Showing posts with label WDL. Show all posts
Showing posts with label WDL. Show all posts

Wednesday, June 7, 2017

This Is Murder by Erle Stanley Gardner (WDL, 1960)


Sam Moraine, businessman, poker player and friend of the D.A. agreed as a lark to act as go-between in a kidnapping case.  Following instructions, he went to the boat, delivered $10,000 in old bills and received in exchange a bundle of blonde dynamite named Ann Hartwell.

As they reached the mooring float, they were met by the beam of a flashlight and a man's voice saying:

"You're under arrest, both of you.  Get your hands up in the air and keep them that way."

It was the Federal boys, and when they'd finished working him over, Sam thought the case was finished.

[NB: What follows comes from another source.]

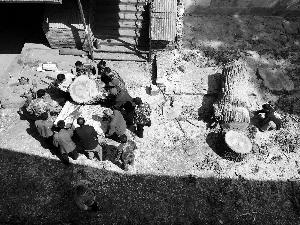 今天市民吴密斯向本报反应,东城区张自忠路3号院即段祺瑞执当局原址内一棵杨树被砍伐(如图)。吴密斯示意树木成长情况很好,枝繁叶茂,砍掉很惋惜。对此,物业称因树木有空泛,且此处预备营建变电站,经园林局批阅砍伐。东城区园林美化局示意,作业人员参加核实后核准砍伐,树木存在平安隐患。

But it was only beginning.  What had started out as a simple adventure turned into a boiling mess of crooked politicians, double-crossing cops, ex-cons, a certain lady of elegant if easy virtue - and MURDER!
 Of course it did.

This is one of Gardner's earlier novels (first published in 1935 under the name of Charles J. Kenny) and not part of any of his series.   He'd been writing for nearly fifteen years before that, however, and he'd honed his craft publishing in magazines such as Black Mask and Detective Fiction Weekly.  In other words, he was already a slick and professional crime writer by the time this entertaining yarn was first released.

Tuesday, July 19, 2016

Madame Bovary by Gustave Flaubert (WDL Books, 1959)

Found in a dusty corner of "The Green Shed:

 

In 1857 when Madame Bovary was first published, the detailed realism of its love scenes shocked and horrified the entire populace of France; and Gustave Flaubert, its author, was made to stand trial for "immorality".

Since then, the brilliant, cynical story of Emma Bovary, who revolts against her bourgeois surroundings and her marriage only to find profound disillusionment in the arms of a shallow lover, has come to be regarded as one the masterpieces of nineteenth-century literature.

Flaubert's aim was to give an impersonal, objective account of emotions and events, without any of the moralizing which was then the literary fashion.  His Madame Bovary stands today as the perfect model of fictional "realism".
Flaubert's infamous adulteress is sexed-up, 1950s style, on the cover of this paperback.  Maybe it's her anachronistic makeup, or her backless nightwear (and seriously, how is she keeping that garment from falling off?) but this picture does not say "nineteenth century novel" to me.  It doesn't even say "notorious nineteenth century novel" to me.  I could imagine an ignorant reader mistaking this one for contemporary sleaze, and finding himself with something quite different!

Thursday, May 26, 2016

The Case of the Fan Dancer's Horse by Erle Stanley Gardner (WDL Books, 1959)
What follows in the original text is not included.